An interesting experiment on the nature of success was started by psychologist Walter Mischel at Stanford University in the 1960s. He decided to test the self-discipline of children at an early age, then trace their relative success as their lives went on.
The experiment began when the children were aged four, Mischel devised a game involving a treat that pretty much all children like - marshmallows. He'd place one marshmallow in front of each child and told them they could eat it right away if they wanted to. However, if they could wait several minutes before eating it, they'd receive a second marshmallow as a reward.
You can imagine how difficult this test was for such young children!
Some ate the first marshmallow straight away without a second thought, while others managed to last up to fifteen minutes waiting for a second one.
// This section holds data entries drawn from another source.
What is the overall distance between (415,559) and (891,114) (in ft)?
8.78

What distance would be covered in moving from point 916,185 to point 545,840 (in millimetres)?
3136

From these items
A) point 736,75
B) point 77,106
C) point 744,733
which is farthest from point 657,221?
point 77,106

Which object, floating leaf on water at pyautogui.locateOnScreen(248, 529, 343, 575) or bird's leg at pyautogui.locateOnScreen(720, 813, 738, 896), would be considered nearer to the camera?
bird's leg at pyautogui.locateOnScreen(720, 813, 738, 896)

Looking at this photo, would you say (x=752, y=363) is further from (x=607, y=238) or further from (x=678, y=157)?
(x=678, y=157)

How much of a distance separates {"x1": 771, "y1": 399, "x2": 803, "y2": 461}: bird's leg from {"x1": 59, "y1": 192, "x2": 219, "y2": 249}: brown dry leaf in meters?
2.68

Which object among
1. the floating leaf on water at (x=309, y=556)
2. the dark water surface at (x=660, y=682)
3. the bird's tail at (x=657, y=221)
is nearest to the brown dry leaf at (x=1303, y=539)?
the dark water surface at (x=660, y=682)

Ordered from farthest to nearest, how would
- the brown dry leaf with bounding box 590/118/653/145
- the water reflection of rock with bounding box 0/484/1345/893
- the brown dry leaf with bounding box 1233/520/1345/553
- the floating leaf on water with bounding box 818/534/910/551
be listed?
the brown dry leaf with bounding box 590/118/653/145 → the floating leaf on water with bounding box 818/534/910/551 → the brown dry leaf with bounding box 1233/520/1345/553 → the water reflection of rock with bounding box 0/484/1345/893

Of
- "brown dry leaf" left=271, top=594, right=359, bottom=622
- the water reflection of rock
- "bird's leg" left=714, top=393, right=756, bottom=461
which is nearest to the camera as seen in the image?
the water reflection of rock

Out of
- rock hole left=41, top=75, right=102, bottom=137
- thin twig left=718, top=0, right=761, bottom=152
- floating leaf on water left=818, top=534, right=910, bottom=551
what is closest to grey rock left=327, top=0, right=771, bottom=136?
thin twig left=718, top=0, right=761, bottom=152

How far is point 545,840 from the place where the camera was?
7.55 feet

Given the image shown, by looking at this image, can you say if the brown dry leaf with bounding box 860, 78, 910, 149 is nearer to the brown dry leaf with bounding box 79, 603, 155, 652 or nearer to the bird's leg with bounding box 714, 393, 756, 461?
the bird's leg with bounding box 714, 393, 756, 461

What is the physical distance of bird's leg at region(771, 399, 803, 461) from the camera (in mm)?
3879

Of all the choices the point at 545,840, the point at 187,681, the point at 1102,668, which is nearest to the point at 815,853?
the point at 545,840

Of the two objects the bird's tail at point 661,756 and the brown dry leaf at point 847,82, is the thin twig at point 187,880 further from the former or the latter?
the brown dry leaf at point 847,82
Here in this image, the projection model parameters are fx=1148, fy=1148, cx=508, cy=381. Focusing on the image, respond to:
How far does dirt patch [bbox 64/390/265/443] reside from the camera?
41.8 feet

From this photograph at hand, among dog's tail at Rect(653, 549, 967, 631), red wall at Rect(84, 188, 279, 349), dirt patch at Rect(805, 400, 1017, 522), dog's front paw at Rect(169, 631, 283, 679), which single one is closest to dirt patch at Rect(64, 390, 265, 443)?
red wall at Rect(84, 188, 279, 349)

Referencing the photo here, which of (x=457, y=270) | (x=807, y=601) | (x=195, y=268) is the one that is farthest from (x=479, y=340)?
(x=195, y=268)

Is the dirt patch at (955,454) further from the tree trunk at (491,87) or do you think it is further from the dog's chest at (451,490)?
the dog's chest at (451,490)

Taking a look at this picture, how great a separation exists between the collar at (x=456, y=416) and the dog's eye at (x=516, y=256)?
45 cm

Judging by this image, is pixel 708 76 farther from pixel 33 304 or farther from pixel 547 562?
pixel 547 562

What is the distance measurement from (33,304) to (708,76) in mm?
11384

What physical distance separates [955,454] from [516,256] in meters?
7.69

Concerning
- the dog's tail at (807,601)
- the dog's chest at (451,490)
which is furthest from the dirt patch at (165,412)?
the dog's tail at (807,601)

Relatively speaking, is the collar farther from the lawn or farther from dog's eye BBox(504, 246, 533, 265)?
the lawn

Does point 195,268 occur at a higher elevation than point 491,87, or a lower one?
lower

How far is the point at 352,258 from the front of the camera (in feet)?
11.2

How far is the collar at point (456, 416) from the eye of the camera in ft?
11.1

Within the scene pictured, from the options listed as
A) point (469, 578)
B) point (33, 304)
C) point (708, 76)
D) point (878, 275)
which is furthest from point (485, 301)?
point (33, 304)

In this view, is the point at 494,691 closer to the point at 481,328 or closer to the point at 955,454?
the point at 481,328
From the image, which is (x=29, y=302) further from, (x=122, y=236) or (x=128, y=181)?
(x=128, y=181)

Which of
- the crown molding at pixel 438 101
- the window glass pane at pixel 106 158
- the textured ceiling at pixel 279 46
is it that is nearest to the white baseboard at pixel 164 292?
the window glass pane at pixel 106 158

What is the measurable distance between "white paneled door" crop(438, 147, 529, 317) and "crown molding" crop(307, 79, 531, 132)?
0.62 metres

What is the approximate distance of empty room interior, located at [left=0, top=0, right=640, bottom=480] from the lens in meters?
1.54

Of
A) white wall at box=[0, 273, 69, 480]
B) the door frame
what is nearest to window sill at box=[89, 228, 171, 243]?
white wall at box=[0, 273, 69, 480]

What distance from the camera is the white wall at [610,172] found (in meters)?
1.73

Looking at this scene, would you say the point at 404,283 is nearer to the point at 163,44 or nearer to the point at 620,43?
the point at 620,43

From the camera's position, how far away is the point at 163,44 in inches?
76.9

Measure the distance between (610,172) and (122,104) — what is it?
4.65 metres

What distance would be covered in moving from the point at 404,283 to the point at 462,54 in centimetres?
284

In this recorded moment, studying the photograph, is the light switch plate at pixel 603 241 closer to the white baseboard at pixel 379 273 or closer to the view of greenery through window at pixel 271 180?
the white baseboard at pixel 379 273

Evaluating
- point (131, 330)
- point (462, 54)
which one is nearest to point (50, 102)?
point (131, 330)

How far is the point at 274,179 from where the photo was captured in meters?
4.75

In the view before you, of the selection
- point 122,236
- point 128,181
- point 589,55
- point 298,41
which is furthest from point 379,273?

Even the children with more self-control found this experiment very difficult, one even licked the table around the marshmallow.
Mischel carefully recorded each child's result and then progressed their success throughout their later lives. The correlation between self-control in the marshmallow test and later success was amazing, according to the reported results.
At the age of eighteen, those who ate the first marshmallow immediately were found to have low self-esteem, be stubborn, have envy problems, become bullies, and be easily frustrated. They also had more challenging adulthoods, including a higher likelihood of suffering drug problems by age thirty-two.
Those who managed to wait for their marshmallow had much better life outcomes. They were better at coping, being assertive, trustworthiness, and academic challenges. They apparently averaged SAT scores 210 points higher than their less controlled peers.
This is strong evidence that what many of us already suspect is true - that self-discipline plays a big role in success.
This is good news in that it defines the problem for us. By being able to delay gratification when it's sensible to do so, we're more likely to lead good lives.
Almost everything lasting that's good in life is difficult to achieve and requires enduring situations we'd rather not have to. Getting a good education involves doing study that's sometimes boring. Creating a successful business involves hard work, uncomfortable sales-calls, and financial discipline. Having a good marriage involves resisting the lures of lust and selfishness.
Like the children sitting waiting for a marshmallow, the ability to resist the temptation to do what would provide us with the greatest short-term reward can often lead to better long-term outcomes.
However, there's also bad news in these results for those who already suffer from self-control problems.
If you can determine who's going to be successful as early as age four, this suggests that we're in less control of our outcomes than we may like to believe. The fact that those who have drug problems by age thirty-two also suffered self-control problems at four, suggests that our life path is mapped out at a very early age.
The extent that a four-year-old child has determined his own personality traits rather than having them determined for him is arguable. But any sensible analysis would suggest that there's not much conscious self-determination going on there. Most people would say a young child's behavior is influenced much more by his genes, environment and parenting, than by his own choices.
Unless you're some kind of super-genius, I'm guessing that everyone reading this is over the age of four. It's an uncomfortable conclusion to come to - believing that important parts of your life were already mapped out all those years ago.
I've written before that people don't tend to change much, but also that it's possible for them to change if they really want to. I guess the lesson to take from this is that if you did have poor self-control at an early age, it will be much more difficult to succeed. But here's the key point - it's not impossible.
You may be interested in reading my previous article on how to improve your self-discipline. With practice, I think even those who are at a natural disadvantage can still improve themselves to above-average levels in most fields. Self-discipline is one of those areas.